Ворожит она, значит, ворожит, мешает, взбивает, пока вода с ртутью в ложке не подошла, что твоя опара в квашне. И пущай говорят, что хотят. Я своими глазами видала.

А сама все стоит на пороге. Как закончила ворожить, трижды рукой ложку перекрестила. И велит мне выпить.

«Ну-ка, — говорит, — проглони».

Я зажмурилась и проглонула. Противно, господи. Но кто об этом думает?

Взяла меня валашка за руку.

«Иди сюда. Отдохни малость. — Посадила меня на свою кровать. — И ничё, — говорит, — не боись. От этого может токо полегчать».

Ладно, верю на слово. Не стану бояться.

Позвала она Косану со двора.

«Косана, иди, кофею выпьем».

Поставила кастрюльку на огонь. Вода закипела, она заварила кофей. Разлила по чашкам. Мисе моему Косана отнесла, мне не предлагают.

Стали они вдвоем пить кофей. Анна взялась рассказывать Косане, кого и как избавила от болестей. И чем люди не болеют! И каких только болестей господь бог не выдумал и не наслал на несчастных людей! И она всем помогала. А я, вишь, про то и не знала. Так вот живешь и знать не знаешь, что рядом с тобой деется.

Слушаю я ихний разговор, молчу. И ничё поначалу не чую, болесть во мне сидит, как сидела. И вдруг тошнота к горлу подступила.

Хотела я выбежать на двор, да где там, не добежать!

«Не выходи! — прикрикнула на меня валашка. — Тут! В таз!»

Как польется из меня! Наблевала, прости, цельный таз. Кишки прямо в горло лезут, и черная вода струей льется.

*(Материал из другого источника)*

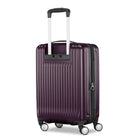 A hard-shell spinner suitcase in deep purple with a ribbed vertical design, featuring a telescoping silver handle and four wheels, shown on a plain white background.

Черная, как сажа. Господи, и откуда она во мне!

Надо же, почти цельный таз. И ровно уголь.

Когда все вроде из меня вышло, валашка и говорит:

«Сейчас я тебе показывать не стану, что ты выблевала, опосля покажу. Умойся, и сразу домой, в кровать. Тебе надоть отдохнуть. А завтра пущай тебя опять приведут».

Принес Миса мне кувшин колодезной воды. Анна мне стала поливать.

Умываюсь я, и как плесну холодной водицы на лицо, так мне вроде бы все легше и легше. Господи, и вижу лучше! Вроде и для меня день настал.

«Хлебни чуток из ладоней», — говорит она.

Хлебнула я, ишо легше стало. Вода, брат, целебная вещь, что бы там ни говорили. А я будто заново на свет родилась — так мне хорошо.

«Все, — говорит валашка, — ведите ее теперича домой!»

Взяли меня Миса с Косаной под руки. Но я уж лучше иду, ноги не волочатся, пыль не подымают. Сама стараюсь, помогаю себя тащить.